Directions.
Quote every line of the listing below word for word, omitting the pictures from your answer.

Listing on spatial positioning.
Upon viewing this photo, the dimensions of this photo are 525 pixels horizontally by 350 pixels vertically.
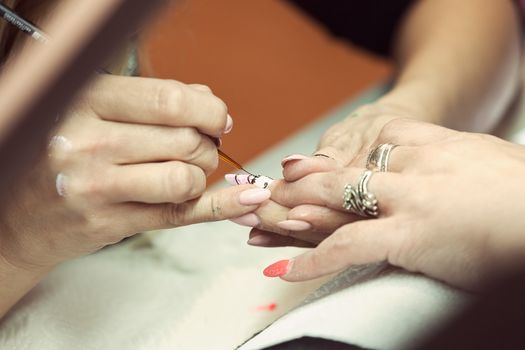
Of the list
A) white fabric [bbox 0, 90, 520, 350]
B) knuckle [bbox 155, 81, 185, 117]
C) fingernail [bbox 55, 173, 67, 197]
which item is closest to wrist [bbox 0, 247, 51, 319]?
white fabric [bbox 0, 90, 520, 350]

The result.
Upon viewing this photo, the dimensions of this photo are 525 pixels horizontally by 350 pixels vertically.
Of the list
A) white fabric [bbox 0, 90, 520, 350]
B) knuckle [bbox 155, 81, 185, 117]
C) fingernail [bbox 55, 173, 67, 197]
which item is closest to wrist [bbox 0, 247, 51, 319]?
white fabric [bbox 0, 90, 520, 350]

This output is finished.